It’s actually pretty bad (I could’ve died if my stubbornness didn’t end thanks to Aurélie and Dante). It’s also not so common but to avoid it, here are some advices:
Don’t eat raw vegetables as they often are at risk.
As you already know, wash your hands before eating (don’t be as dumb as I am, do it).
I would say don’t pet the stray dogs, because that’s the exact thing I did and stray dogs’ hygiene is not the best, or if you do (because I told you, I am that dumb: I still do it), wash your hands right after. They may carry rabies, which is a virus that make the animal aggressive in order to propagate.
Carry some wet wipes or anything more ecological with you at all time or hydroalcoholic gel (we know it well by now thanks to the COVID)
I could have gotten that bacteria from that doubtful water (well, doubtful is an euphemism when you see some orange/brown water going out of the sink). Therefore, watch out when brushing your teeth, only use bottled water.

────

Requirement 1:
Answer the following from the travel health advice above, one line each:
(a) Which two people does the writer credit with ending the writer's stubbornness?
(b) What kind of vegetables does the advice say not to eat?
(c) What water should be used when brushing teeth?
Requirement 2:
Write the next part of the travel health advice, starting after its last sentence.

Supplied data:
────

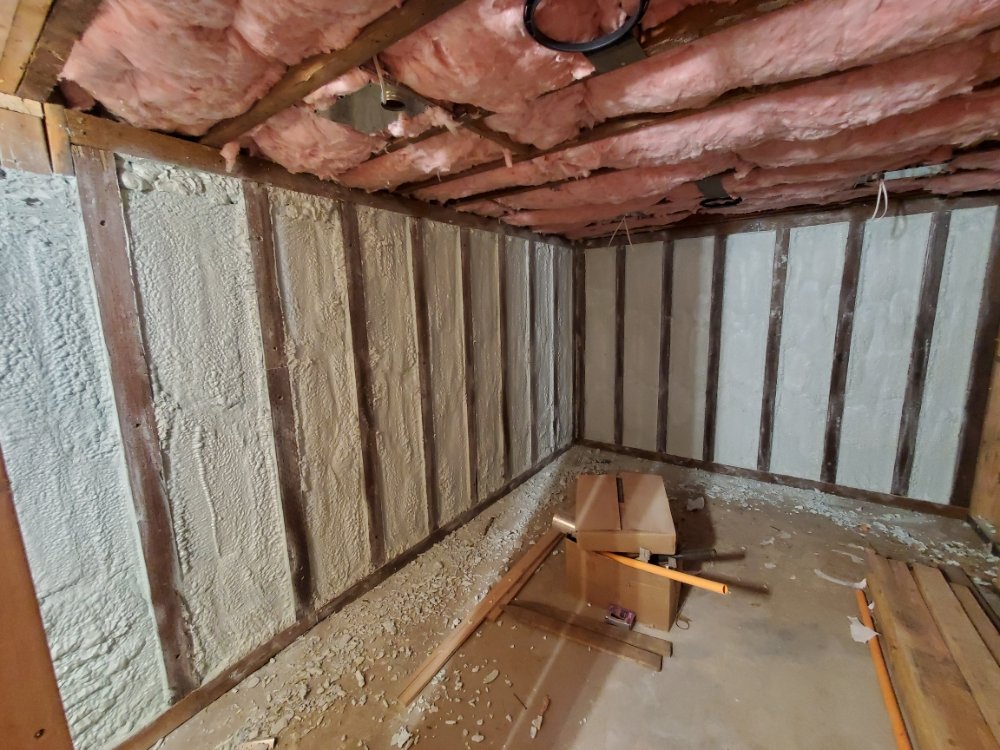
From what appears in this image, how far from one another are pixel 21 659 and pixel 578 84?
5.08 ft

────

Final answer 1:
(a) Aurélie and Dante.
(b) Raw vegetables.
(c) Only bottled water.

Final answer 2:
Ask for beverages without ice cubes as they sometimes use tap water (non drinkable) to save money.
Oh and, more importantly: get a travel insurance. No economy here, that’s probably the most important point actually. You’ll be more than happy if you ever need it.
Believe me, it is painful and going to the hospital when you have such a small amount of time is no fun.
So except walking along the beach and going to the small but lovely village of Sibaltan, that’s all we did there. And drinking a lot of juices, that was good enough. Unlike the food. Let’s take a moment to talk about the food out there. I am sorry to every Filipino that I may upset, especially to you Ali, but the food in Philippines is terrible. Way too salty, very fat and greasy, few flavours, it was a complete disappointment, to the point that eating was not a pleasure anymore, it only became a necessity. I want to talk about the salt again. Yikes, salt!
On a brighter note, and these two points are not related to Palawan only, Filipinos people are mostly very welcoming and friendly! I also got to talk with two guys that were pretty open to discuss about the situation now in their country, which doesn’t happen so often abroad.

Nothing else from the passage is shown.